1848 Map of Jersey City 

This 1871 account of a club some 35 years earlier has the same problem as other descriptions of pre-New York games in New Jersey, they are all retrospective, none come from contemporary sources.  In search of such evidence, I spent a few hours last week at the Jersey City Public Library (thanks to Jim Madden and Danny Klein for facilitating my visit) working my way through the Jersey City Gazette and Bergen County Advertiser.  Unfortunately, the library's copy covered 1835 and 1836, but not 1837.  If such a club existed, it most likely only played inter squad games which wouldn't have been newsworthy so I didn't realistically expect to find any game accounts or things of that nature.  However, an ad  or "card" announcing a meeting or a game was a possibility and, at the very least, the paper was a source that had to be checked.  Unfortunately, although I learned about William Henry Harrison's successful presidential election campaign, a new work by an author using the pen name "Boz," and read multiple ads for Isiah Edge's fire works, there was no mention of base ball, a club or anything even close.  The library does hold other newspapers from 1838 to 1845 which need to be checked, but it will be some time before that happens.

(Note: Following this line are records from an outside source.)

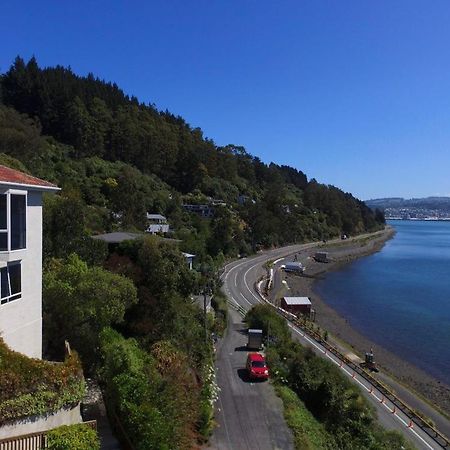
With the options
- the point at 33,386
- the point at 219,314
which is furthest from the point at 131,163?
the point at 33,386

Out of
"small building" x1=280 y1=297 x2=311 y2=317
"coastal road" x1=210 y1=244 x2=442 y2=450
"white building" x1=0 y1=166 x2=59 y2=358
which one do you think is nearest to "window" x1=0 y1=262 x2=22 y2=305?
"white building" x1=0 y1=166 x2=59 y2=358

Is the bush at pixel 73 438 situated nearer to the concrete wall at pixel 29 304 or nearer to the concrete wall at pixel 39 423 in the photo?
the concrete wall at pixel 39 423

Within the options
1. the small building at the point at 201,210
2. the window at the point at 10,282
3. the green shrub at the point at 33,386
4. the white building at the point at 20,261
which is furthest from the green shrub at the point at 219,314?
the small building at the point at 201,210

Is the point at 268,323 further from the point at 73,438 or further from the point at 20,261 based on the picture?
the point at 73,438

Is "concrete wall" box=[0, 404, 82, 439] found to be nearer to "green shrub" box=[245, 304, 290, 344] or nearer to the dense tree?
the dense tree

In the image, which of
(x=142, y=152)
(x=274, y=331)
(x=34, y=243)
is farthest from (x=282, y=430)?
(x=142, y=152)

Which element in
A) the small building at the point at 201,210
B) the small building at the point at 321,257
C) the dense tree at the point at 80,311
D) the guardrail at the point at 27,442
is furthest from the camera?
the small building at the point at 321,257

Jersey City Daily Sentinel  - August 16, 1855

Could there be something to Quaife's claim of a late 1830's base ball club?  When he wrote his 1871-72 memories of Jersey City, he was only 45 and hardly senile since he lived until 1903.  Unless and until it's proven otherwise, the most that can be said is that there may have been a group of men who played some kind of bat and ball game without the accouterments of an organized club.  There is, however, some further evidence of pre-New York base ball in Jersey City.  The July 12, 1855 Jersey City Daily Telegraph article describing the game Quaife did play in, clearly states there were 11 on a side and that the five games were played in one day.  Similarly the Pioneer and Excelsior Clubs first match games in 1855 featured 11 on a side before the two teams began playing other New Jersey and Brooklyn clubs and nine on a side became the norm.  Contemporary evidence is still lacking, but Quaife's account further supports the idea that young men in New Jersey were in the field with bats and balls well before the state's first clubs were formed in 1855.  It's a topic that clearly merits further research.